▶ _Exercise details_
Return everything from the line containing "Is the snowy road at point" down to the line containing "1.30 meters", copied exactly, with nothing else.

[Scene-based reasoning records]
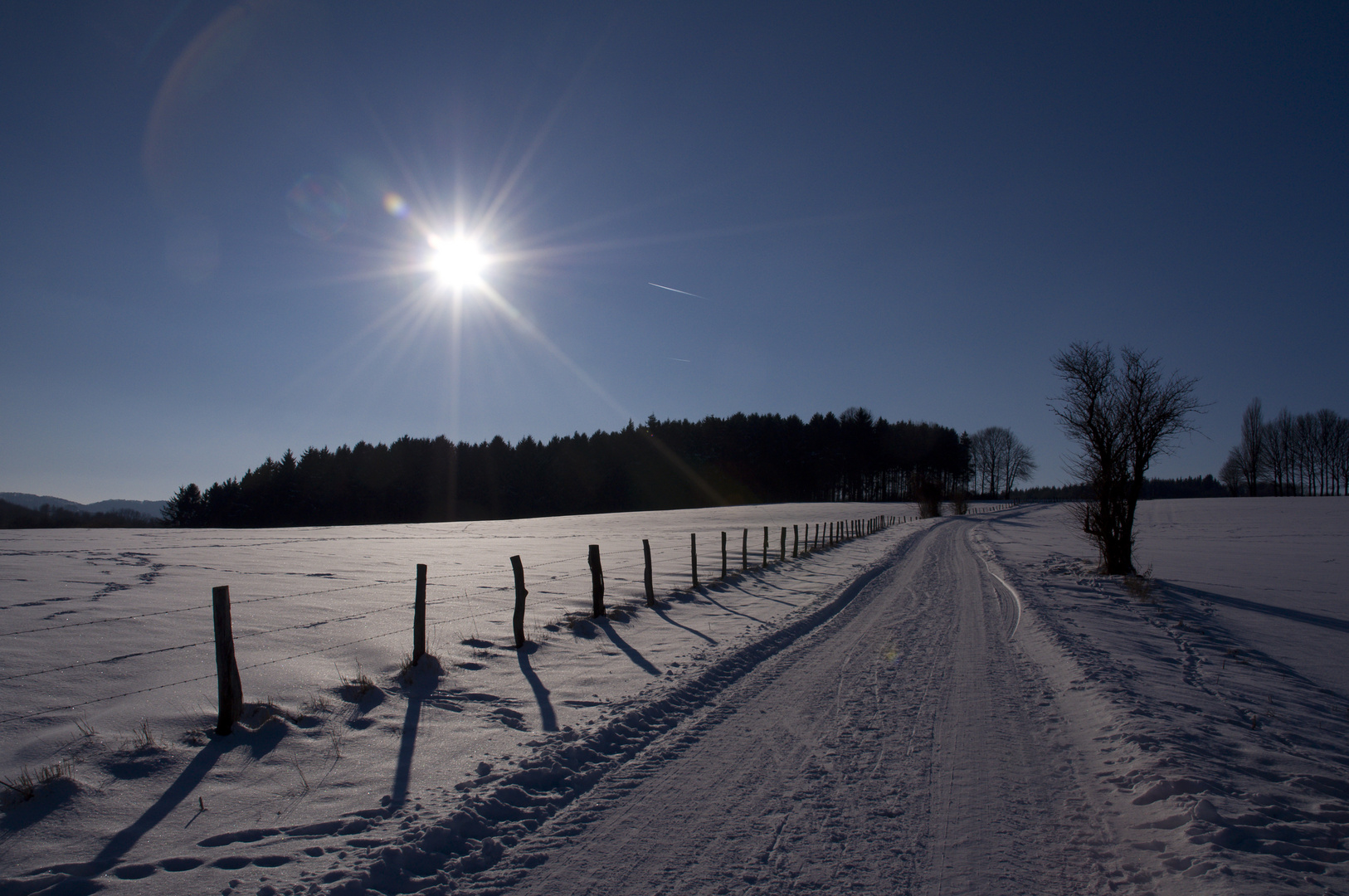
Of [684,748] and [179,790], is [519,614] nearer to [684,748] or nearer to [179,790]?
[684,748]

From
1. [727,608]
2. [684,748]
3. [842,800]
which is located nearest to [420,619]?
→ [684,748]

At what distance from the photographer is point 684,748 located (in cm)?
546

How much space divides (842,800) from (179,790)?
5.03 meters

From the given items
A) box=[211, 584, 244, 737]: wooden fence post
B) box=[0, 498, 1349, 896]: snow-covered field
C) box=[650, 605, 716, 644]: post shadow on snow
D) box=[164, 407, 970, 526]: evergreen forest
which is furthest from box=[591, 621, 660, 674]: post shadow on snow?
Result: box=[164, 407, 970, 526]: evergreen forest

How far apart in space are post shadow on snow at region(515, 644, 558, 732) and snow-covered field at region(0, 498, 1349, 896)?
60mm

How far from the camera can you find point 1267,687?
7.22 m

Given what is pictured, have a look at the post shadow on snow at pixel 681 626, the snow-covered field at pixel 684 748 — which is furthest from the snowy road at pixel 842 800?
the post shadow on snow at pixel 681 626

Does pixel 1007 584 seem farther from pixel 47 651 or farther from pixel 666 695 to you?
pixel 47 651

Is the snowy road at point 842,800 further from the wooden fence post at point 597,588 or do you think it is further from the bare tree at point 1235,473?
the bare tree at point 1235,473

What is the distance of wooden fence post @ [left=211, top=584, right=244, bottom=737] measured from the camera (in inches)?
228

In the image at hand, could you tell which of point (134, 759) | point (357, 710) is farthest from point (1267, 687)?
point (134, 759)

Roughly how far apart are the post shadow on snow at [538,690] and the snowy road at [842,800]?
1.30 meters

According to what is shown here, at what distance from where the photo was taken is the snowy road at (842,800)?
11.6 ft

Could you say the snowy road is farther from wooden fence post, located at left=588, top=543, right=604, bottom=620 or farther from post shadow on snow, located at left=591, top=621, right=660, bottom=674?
wooden fence post, located at left=588, top=543, right=604, bottom=620
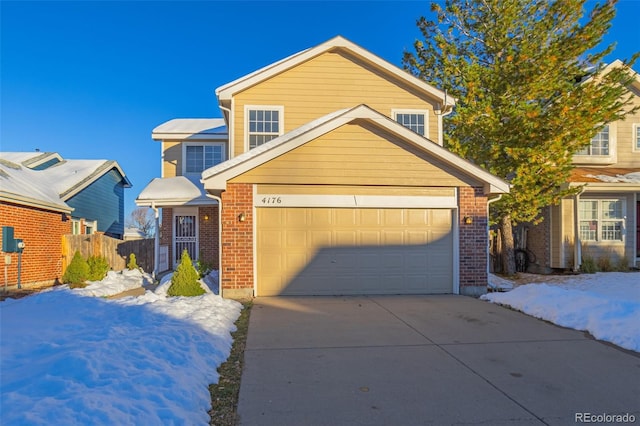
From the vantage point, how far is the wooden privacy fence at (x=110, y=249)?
42.2 ft

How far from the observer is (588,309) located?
6734mm

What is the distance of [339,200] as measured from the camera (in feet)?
29.5

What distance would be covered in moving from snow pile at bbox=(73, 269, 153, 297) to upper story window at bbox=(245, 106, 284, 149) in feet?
18.2

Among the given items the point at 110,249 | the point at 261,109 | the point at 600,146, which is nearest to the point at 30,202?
the point at 110,249

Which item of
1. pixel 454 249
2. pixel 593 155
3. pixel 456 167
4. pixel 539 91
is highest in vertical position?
pixel 539 91

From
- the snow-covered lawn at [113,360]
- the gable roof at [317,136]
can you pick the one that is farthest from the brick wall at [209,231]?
the snow-covered lawn at [113,360]

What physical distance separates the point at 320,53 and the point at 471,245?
721 centimetres

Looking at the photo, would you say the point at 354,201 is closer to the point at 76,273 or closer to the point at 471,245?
the point at 471,245

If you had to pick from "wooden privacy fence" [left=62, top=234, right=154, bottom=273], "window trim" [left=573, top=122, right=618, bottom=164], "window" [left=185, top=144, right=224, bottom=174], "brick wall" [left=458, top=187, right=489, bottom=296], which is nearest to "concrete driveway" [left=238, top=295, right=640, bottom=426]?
"brick wall" [left=458, top=187, right=489, bottom=296]

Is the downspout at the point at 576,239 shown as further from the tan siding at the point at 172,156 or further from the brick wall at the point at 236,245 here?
the tan siding at the point at 172,156

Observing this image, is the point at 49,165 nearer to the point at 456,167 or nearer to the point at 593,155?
the point at 456,167

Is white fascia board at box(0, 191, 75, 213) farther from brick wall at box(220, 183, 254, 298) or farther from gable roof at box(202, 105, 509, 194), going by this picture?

▶ _Task result_
Is the snowy road at point 842,800 further from the wooden fence post at point 597,588 or do you think it is further from the bare tree at point 1235,473?
the bare tree at point 1235,473

What is the distance of wooden fence post @ [left=211, top=584, right=244, bottom=737] measured from the camera (in inches)?
228

In the image at hand, could you tell which of point (134, 759) | point (357, 710) is farthest from point (1267, 687)?
point (134, 759)

Roughly how far apart are the post shadow on snow at [538,690] and the snowy road at [842,800]?
1.30 meters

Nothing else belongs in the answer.